**Instructions for the task**
Reproduce, word for word, the lines of the data from the one containing "What precise distance" through the end of the data, both ends included. Give only those lines.

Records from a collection
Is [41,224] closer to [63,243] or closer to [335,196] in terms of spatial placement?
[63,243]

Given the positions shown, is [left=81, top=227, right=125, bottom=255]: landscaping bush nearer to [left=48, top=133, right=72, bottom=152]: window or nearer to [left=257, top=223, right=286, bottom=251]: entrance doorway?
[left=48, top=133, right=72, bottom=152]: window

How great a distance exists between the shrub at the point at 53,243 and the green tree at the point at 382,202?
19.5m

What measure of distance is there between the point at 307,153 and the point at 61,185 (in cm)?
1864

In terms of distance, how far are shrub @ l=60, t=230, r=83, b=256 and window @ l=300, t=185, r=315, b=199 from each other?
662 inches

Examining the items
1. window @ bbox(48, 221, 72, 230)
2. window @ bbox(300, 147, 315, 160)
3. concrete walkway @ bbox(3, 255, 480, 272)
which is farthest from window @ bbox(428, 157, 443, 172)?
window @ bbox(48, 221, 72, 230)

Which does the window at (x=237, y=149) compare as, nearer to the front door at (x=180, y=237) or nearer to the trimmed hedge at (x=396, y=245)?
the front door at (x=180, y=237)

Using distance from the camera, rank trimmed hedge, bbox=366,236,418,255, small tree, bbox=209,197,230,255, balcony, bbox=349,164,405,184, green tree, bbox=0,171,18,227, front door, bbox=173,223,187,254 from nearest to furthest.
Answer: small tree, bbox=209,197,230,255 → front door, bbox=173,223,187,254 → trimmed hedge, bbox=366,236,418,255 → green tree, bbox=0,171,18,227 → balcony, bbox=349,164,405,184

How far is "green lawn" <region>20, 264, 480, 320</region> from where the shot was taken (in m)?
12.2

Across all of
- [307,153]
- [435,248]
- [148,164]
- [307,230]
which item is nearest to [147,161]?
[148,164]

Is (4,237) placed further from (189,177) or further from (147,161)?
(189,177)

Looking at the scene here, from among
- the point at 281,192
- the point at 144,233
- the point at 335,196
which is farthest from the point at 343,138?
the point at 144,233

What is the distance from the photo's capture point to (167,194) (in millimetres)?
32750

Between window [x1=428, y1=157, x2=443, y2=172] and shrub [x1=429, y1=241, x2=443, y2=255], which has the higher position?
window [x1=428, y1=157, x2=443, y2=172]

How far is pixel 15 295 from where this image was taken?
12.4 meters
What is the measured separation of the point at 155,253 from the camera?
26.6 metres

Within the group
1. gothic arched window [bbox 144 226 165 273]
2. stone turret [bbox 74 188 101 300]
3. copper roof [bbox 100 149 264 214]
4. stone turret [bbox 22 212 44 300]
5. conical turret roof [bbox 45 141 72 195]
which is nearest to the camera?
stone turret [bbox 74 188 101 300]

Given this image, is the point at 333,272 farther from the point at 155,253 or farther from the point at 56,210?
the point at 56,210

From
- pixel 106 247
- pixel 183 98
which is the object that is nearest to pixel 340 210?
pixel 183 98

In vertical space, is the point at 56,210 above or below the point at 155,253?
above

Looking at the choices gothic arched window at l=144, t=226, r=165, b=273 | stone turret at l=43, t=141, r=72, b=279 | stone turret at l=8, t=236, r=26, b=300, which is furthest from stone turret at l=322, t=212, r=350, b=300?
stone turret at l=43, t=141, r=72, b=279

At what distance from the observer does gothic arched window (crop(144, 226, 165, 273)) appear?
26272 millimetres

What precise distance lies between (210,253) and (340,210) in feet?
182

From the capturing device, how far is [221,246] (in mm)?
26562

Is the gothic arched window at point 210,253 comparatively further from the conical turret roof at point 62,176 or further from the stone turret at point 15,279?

**Response below**
What precise distance lies between (210,253) and (340,210) in feet?
182

From the capturing device, how far is [221,246] (in mm)?
26562

Is the gothic arched window at point 210,253 comparatively further from the conical turret roof at point 62,176 or further from the stone turret at point 15,279?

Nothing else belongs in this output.